What you will do: Please quote exactly the lines below from the line containing "Warning, I fight" to the line containing "How High the Moon by Various Artists", both lines included, and nothing else.
# # #
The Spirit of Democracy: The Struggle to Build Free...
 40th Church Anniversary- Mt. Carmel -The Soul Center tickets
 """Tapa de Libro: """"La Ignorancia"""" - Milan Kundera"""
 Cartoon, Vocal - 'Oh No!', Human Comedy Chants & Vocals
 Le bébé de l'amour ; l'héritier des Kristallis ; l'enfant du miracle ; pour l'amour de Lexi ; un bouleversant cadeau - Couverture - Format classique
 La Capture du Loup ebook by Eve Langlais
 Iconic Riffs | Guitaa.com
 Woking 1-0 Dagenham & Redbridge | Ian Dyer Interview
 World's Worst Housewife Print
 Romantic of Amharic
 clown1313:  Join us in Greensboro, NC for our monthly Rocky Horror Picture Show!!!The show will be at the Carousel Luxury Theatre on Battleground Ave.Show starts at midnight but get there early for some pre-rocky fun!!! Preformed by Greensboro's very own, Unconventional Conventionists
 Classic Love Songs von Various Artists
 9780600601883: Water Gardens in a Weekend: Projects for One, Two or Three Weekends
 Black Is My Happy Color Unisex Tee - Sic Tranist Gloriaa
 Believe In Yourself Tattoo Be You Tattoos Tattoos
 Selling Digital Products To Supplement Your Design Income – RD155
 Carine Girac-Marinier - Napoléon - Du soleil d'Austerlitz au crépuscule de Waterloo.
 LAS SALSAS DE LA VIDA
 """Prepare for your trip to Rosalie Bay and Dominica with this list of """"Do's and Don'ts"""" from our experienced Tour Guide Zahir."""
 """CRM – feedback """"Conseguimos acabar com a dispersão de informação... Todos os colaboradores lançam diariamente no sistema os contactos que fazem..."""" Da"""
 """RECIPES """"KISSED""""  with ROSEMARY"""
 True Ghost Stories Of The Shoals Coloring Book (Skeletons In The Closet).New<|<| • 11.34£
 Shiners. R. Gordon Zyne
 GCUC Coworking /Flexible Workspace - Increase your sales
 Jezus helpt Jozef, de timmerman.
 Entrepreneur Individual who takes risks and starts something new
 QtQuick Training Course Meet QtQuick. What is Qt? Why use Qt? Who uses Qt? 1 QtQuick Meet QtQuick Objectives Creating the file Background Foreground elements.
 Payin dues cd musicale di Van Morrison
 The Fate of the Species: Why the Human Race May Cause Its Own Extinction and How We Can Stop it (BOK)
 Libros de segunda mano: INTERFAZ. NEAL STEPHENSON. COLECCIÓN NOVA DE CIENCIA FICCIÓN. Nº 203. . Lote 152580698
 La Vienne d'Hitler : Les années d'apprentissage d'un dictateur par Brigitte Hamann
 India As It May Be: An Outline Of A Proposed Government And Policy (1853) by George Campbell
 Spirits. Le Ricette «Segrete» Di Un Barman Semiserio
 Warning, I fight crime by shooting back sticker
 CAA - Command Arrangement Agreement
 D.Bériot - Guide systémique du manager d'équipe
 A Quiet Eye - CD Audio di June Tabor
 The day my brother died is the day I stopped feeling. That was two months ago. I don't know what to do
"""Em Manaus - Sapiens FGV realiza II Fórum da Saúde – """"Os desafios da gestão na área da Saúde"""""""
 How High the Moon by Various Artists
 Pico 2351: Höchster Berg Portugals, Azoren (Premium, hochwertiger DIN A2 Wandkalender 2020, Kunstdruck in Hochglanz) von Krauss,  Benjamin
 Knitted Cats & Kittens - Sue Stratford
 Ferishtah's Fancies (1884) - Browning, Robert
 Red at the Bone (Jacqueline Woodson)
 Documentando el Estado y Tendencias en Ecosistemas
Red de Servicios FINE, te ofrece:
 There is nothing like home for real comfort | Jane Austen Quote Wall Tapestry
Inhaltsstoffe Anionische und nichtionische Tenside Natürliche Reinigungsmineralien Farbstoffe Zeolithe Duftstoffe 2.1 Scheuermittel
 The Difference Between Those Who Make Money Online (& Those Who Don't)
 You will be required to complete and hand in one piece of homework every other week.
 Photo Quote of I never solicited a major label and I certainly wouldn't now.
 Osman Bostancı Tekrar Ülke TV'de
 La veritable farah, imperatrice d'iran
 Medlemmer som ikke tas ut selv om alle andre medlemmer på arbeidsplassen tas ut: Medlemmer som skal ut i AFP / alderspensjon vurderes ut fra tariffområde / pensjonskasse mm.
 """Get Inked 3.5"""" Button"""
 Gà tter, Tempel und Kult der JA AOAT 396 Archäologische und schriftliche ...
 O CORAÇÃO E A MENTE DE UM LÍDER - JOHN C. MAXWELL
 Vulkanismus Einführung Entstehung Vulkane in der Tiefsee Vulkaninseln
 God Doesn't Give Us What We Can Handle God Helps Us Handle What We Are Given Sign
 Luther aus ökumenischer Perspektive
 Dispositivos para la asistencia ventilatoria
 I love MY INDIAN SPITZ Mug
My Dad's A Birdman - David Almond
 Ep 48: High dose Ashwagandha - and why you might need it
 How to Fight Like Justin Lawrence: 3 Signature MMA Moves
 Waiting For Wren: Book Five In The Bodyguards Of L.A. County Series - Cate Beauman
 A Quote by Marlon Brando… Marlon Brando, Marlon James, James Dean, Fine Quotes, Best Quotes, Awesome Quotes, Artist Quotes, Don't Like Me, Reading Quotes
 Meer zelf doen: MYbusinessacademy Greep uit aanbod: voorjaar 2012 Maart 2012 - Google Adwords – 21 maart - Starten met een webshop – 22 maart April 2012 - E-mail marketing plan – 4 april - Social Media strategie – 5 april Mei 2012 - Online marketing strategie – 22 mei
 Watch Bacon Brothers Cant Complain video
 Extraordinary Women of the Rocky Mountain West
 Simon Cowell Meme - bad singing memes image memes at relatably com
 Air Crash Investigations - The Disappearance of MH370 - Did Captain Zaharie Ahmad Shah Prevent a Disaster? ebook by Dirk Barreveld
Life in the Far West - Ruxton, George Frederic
# # #
Finished task:
 Warning, I fight crime by shooting back sticker
 CAA - Command Arrangement Agreement
 D.Bériot - Guide systémique du manager d'équipe
 A Quiet Eye - CD Audio di June Tabor
 The day my brother died is the day I stopped feeling. That was two months ago. I don't know what to do
"""Em Manaus - Sapiens FGV realiza II Fórum da Saúde – """"Os desafios da gestão na área da Saúde"""""""
 How High the Moon by Various Artists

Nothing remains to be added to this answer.